Genetic and Epigenetic Resistance of SL/Ni Mice to Lymphomas

Hayase Shisa 1, Yoshihiro Yamada 2, Atsuko Kawarai 1, Naoki Terada 2, Makoto Kawai 2, Hisanori Matsushiro 2, Hiroshi Hiai 2
PMCID: PMC5921086  PMID: 8613427

Abstract

The murine spontaneous B lymphoma is etiologically related to the expression of endogenous ecotropic marine leukemia virus (ETV). Although both SL/Kh and SL/Ni mouse strains show a high level of expression of ETV from early in life, the former is a pre‐B lymphoma‐prone strain and the latter is rather lymphoma‐resistant. In order to identify the host background difference related to the lymphomagenesis, we performed a genetic cross study between these two strains. In the reciprocal F1 generation, the length of the lymphoma latent period was slightly but significantly longer in (SL/Ni XSL/Kh)F1 than in (SL/Kh × SL/Ni)F1 (P<0.05).

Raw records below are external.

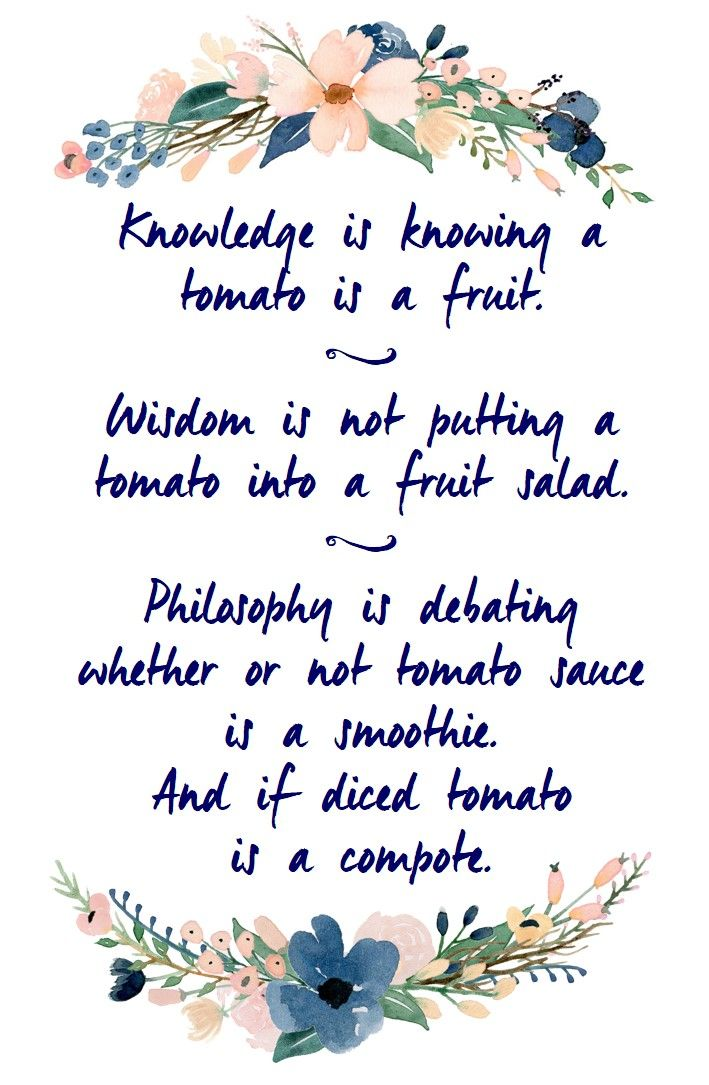 The Differences Between Knowledge Wisdom And Philosophy Humour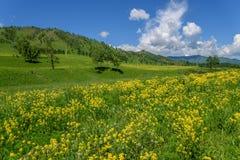 Giallo delle montagne del prato dei Wildflowers Immagine Stock Libera da Diritti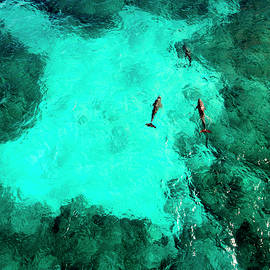 Dolphins on Isla Mujeres - Punta Sur, Aerial Image by David Daniel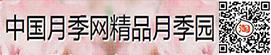 中国月季网B2B平台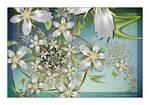 Argentium Bouquet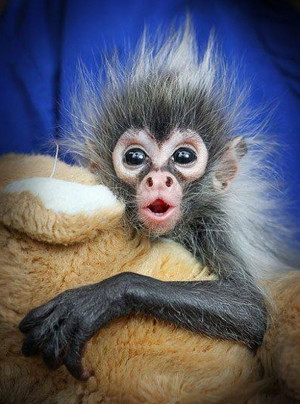 Funny Bad Hair Day Sayings Bad hair day! found on scontent-a.xx.fbcdn ...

The incidence of overall lymphomas and that of acute pre‐B lymphomas was lower in (SL/Ni × SL/Kh)F1 than in (SL/Kh × SL/Ni)F1, although the difference was not statistically significant. These observations indicate that an epigenetic maternal resistance mechanism of SL/Ni mice plays a role in the lymphoma resistance. Furthermore, in the backcross combinations without maternal influence of SL/Ni, we observed a genetic mechanism of lymphoma resistance: an SL/Ni‐derived recessive lymphoma‐resistance gene mapped in the proximal segment of Chr. 4. We named this gene nir‐1 (SL/Ni‐lymphoma resistance‐1). Thus, we have demonstrated epigenetic and genetic mechanisms of lymphoma resistance of the SL/Ni mouse with the high expression of endogenous ETV.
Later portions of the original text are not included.